In the link I provided the following dispersion relation is derived,$$\cos (ka)=\cosh (\alpha a)+P\frac{\sinh (\alpha a)}{\alpha a}\\ \alpha^2 =\frac{2m| E |}{\hbar^2}\\ P=\frac{mV_0 ba}{\hbar^2}$$where ##a## is the lattice constant, ##b## is the width of the well, and ##V_0## is the depth of the well. Your algorithm must pick an E value for the r.h.s. of the equation, then take the arccosine and divide by ##a## to determine the corresponding k. It's a two step process, choose ##E## then compute ##k##.

patric44
In the link I provided the following dispersion relation is derived,$$\cos (ka)=\cosh (\alpha a)+P\frac{\sinh (\alpha a)}{\alpha a}\\ \alpha^2 =\frac{2m| E |}{\hbar^2}\\ P=\frac{mV_0 ba}{\hbar^2}$$where ##a## is the lattice constant, ##b## is the width of the well, and ##V_0## is the depth of the well. Your algorithm must pick an E value for the r.h.s. of the equation, then take the arccosine and divide by ##a## to determine the corresponding k. It's a two step process, choose ##E## then compute ##k##.

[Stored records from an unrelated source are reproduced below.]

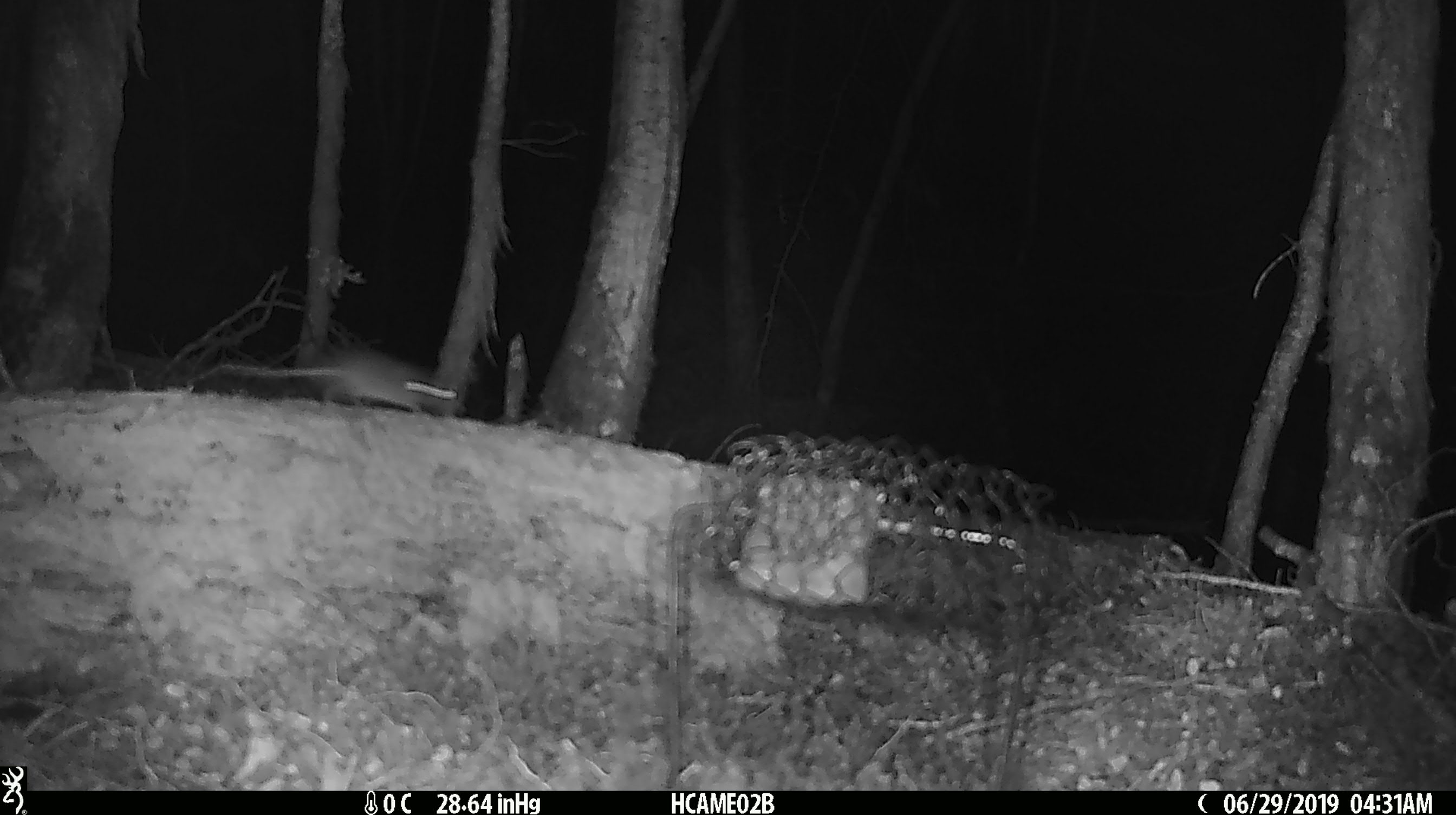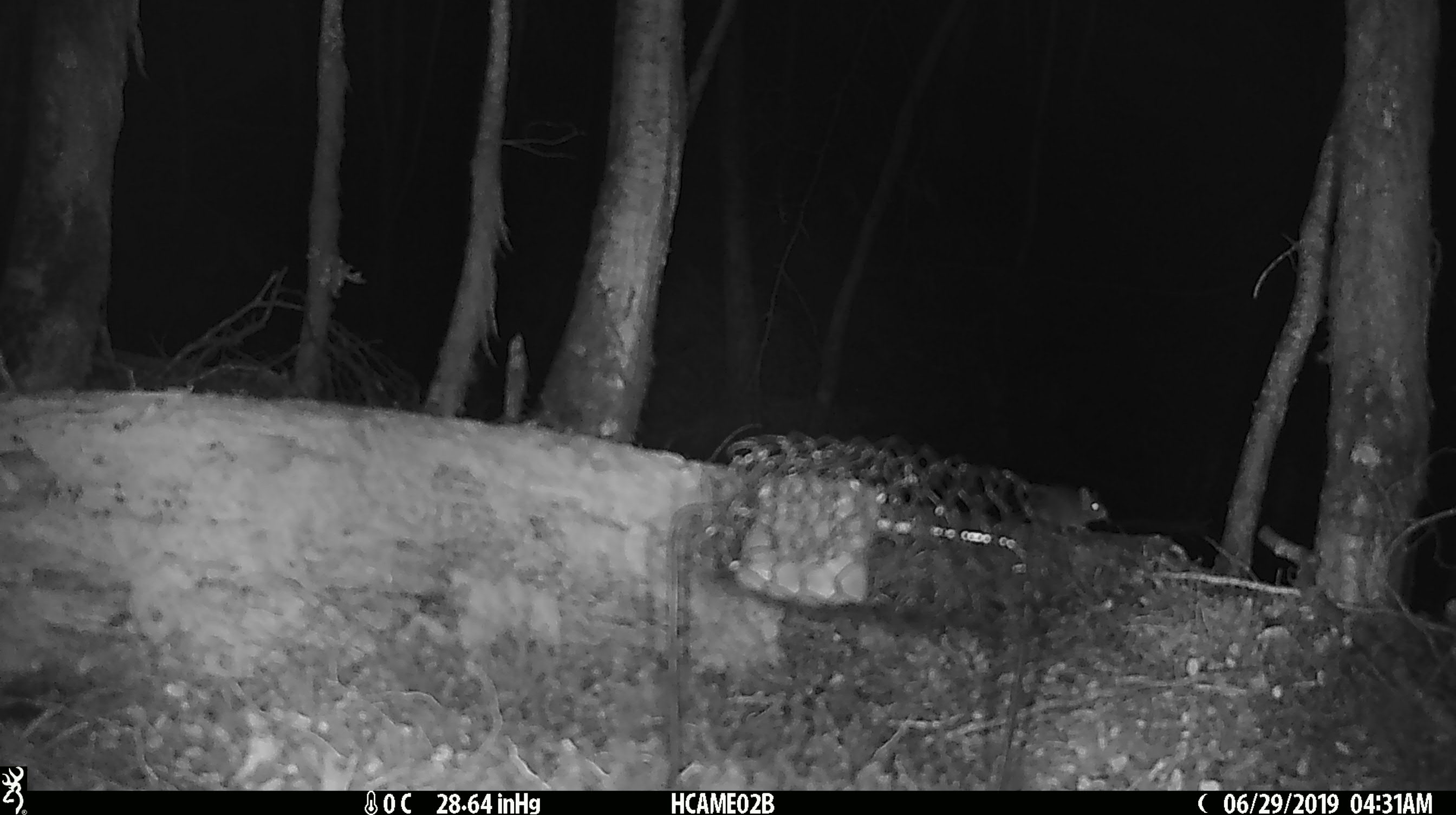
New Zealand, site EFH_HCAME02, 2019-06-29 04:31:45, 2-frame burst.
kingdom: Animalia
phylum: Chordata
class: Mammalia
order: Rodentia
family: Muridae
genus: Mus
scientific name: Mus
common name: mouse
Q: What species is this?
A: Mouse (Mus).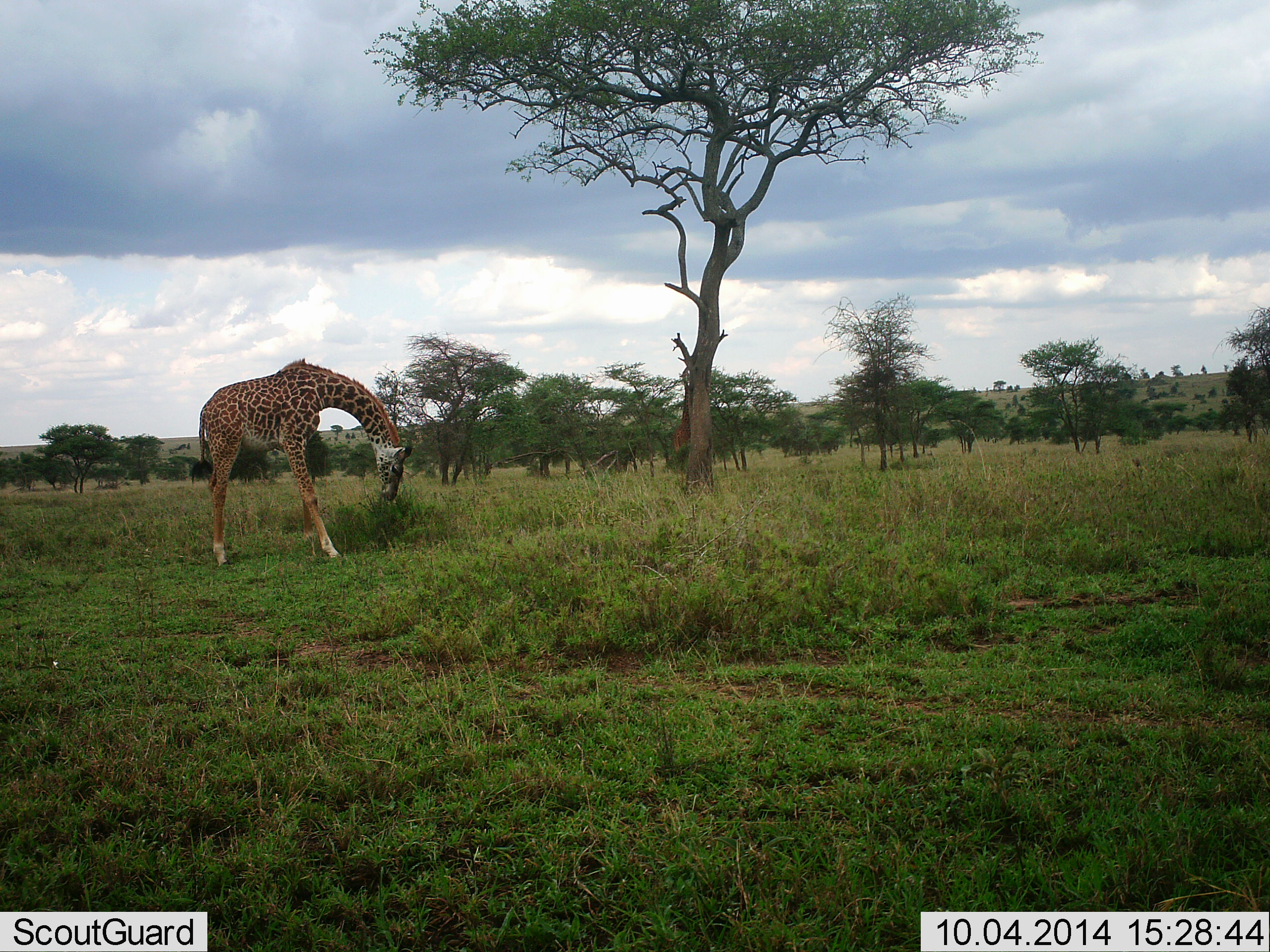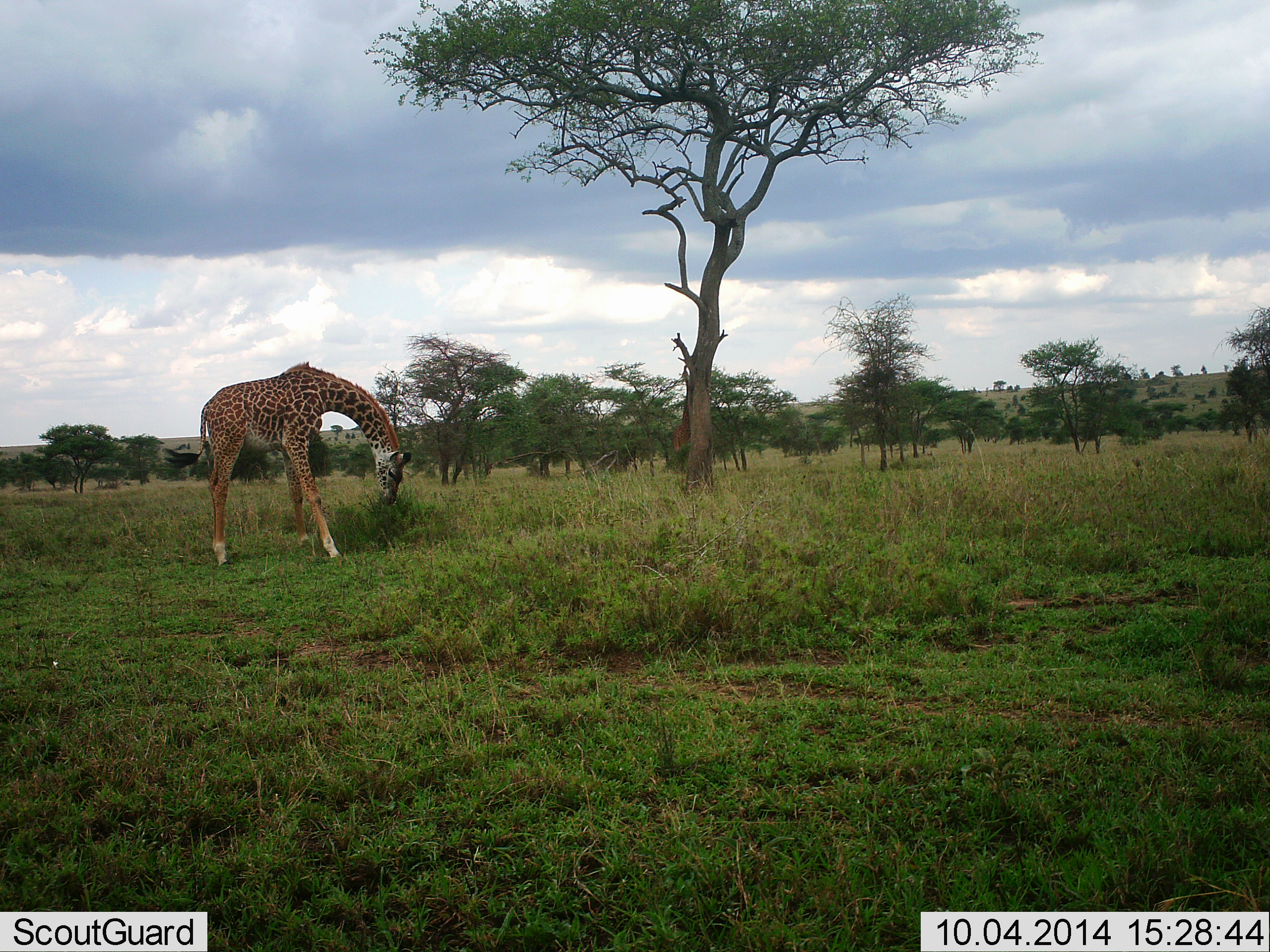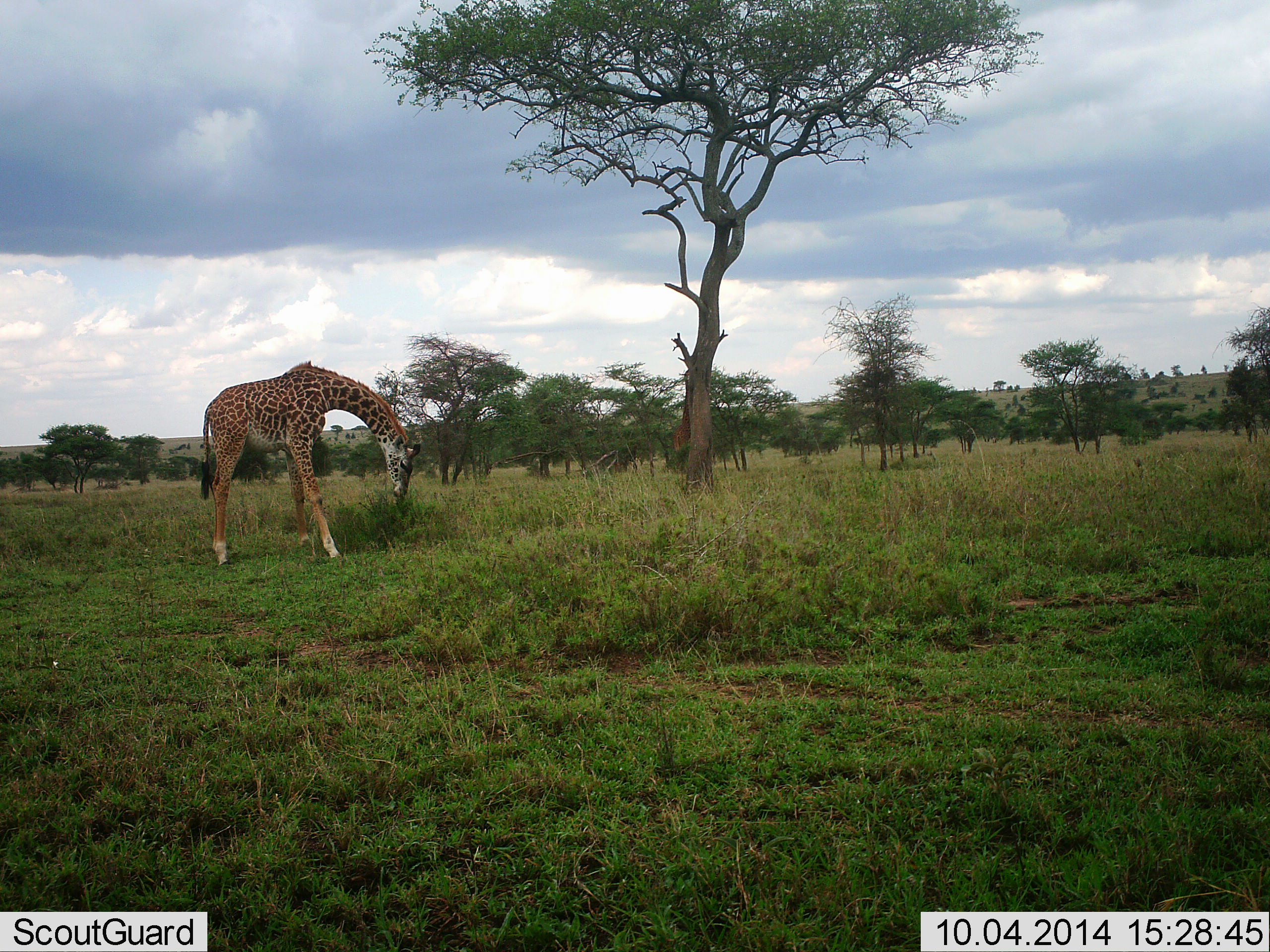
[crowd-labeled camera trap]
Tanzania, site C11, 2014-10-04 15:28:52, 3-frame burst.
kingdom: Animalia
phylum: Chordata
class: Mammalia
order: Artiodactyla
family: Giraffidae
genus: Giraffa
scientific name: Giraffa camelopardalis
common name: giraffe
Giraffe (Giraffa camelopardalis), count 1. Behavior (volunteer vote fractions): standing 20%, resting 0%, moving 20%, interacting 0%. Young present (vote fraction): 0%. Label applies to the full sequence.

thanks for helping , but i have a question :
why the paper from the book that i provided doesn't mention this , i mean the book just says
$$E=\frac{ħ^2q^2}{ 2m} \pm Vg$$
why the book didn't mention the kronig model , does the book has another approach or it was just being
very hand wavy about it ?!

Fred Wright
thanks for helping , but i have a question :
why the paper from the book that i provided doesn't mention this , i mean the book just says
$$E=\frac{ħ^2q^2}{ 2m} \pm Vg$$
why the book didn't mention the kronig model , does the book has another approach or it was just being
very hand wavy about it ?!
I don't have your book so I can't answer your question. I suspect that the chapter you are studying introduces Bloch's theorem but stops short of deriving a dispersion relation for a particular model...maybe in a subsequent chapter it will.